Randy found the foreman where he had expected. Same hours, same spot, same dark green uniform with LEWIS in a red oval over the chest pocket. In three years, while Randy had gotten married, buried his father, moved into the old man’s house, and added four tattoos to his collection, Lewis Johnson had done nothing. He looked exactly the same: solid, square-faced, his skin like badly cured deer hide that had started to crack. He still had all his hair; one of the older guys had once confided to Randy that Indians didn’t have any hair below the neck, so they got to keep what they had on top.

“Randy Schoof.” Johnson didn’t sound thrilled to see him again.

“Hey, Lewis.”

“What are you doing here? Last I saw you, you were wiping the pulp off your boots, promising we’d never have the pleasure of your company again.”
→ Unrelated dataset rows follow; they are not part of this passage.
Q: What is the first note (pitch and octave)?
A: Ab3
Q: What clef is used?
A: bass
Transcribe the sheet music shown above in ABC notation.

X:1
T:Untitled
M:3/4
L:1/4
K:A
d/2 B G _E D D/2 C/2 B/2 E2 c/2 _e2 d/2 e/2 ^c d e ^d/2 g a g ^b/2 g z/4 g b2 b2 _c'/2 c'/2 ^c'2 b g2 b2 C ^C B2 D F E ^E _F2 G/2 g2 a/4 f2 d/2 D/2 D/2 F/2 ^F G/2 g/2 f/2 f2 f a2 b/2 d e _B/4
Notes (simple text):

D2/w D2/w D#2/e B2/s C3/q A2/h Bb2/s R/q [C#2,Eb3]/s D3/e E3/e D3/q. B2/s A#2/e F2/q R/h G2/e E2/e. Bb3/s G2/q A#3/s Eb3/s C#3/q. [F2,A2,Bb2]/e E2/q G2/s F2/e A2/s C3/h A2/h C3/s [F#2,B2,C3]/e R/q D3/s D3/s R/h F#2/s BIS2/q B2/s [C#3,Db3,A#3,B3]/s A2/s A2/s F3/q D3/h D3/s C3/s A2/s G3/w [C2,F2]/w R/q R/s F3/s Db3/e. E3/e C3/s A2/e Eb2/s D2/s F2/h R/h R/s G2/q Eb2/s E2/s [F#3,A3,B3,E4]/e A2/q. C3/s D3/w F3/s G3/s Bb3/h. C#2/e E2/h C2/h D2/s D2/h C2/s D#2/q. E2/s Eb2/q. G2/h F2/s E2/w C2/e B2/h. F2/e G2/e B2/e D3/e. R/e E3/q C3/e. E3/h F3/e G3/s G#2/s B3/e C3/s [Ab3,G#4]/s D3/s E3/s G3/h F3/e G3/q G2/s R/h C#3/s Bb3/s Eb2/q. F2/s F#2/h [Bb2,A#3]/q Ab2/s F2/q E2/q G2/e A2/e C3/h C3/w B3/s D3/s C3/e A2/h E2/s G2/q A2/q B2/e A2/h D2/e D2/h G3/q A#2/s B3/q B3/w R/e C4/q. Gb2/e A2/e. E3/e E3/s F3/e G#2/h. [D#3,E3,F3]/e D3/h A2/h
“Well. You know. Times change.” God, this was going to be hard. He postponed his complete humiliation for another minute. “I got married.”

“I heard. One of the Bain girls, right?”

“Yeah. We got us a house up past Barkley Mountain and everything.”

“Wasn’t that where your dad lived?”

“Ayeah.” Ayeah. Christ, he sounded like a hillbilly. An old hillbilly. “Yes,” he tried. “I got it when he passed.”

Johnson nodded. “I’m sure you miss him.” Randy was glad Johnson didn’t try to hand him a line about how sorry he was. Steve Schoof had been everything the Reid-Gruyn foreman wasn’t: fun-loving, easygoing, hard-living. Randy’s dad had worked so that he could afford to party. If Johnson had ever even had a beer after eight hours on the floor, Randy had never heard about it.

“So,” Randy went on, “there’ve been a lot of changes in my life in the past three years. I been working every winter as a logger for Castle Logging.”

Johnson nodded. Randy wondered if he’d show more of what he was thinking if he weren’t a Mohawk.

“But, um, Ed’s decided to close up shop. He’s retiring to Florida. And so I’m looking for work.” He blurted the last sentence toward the stained concrete floor.

Johnson sighed. “Believe it or not, Randy, I’d probably hire you back if I could.”

Randy scrunched up his face.
What
?

“I know Ed Castle some. He supplies us with pulp. And if he’s kept you on for the last three years, you must be settling down some. Of course, getting married does that to a man.”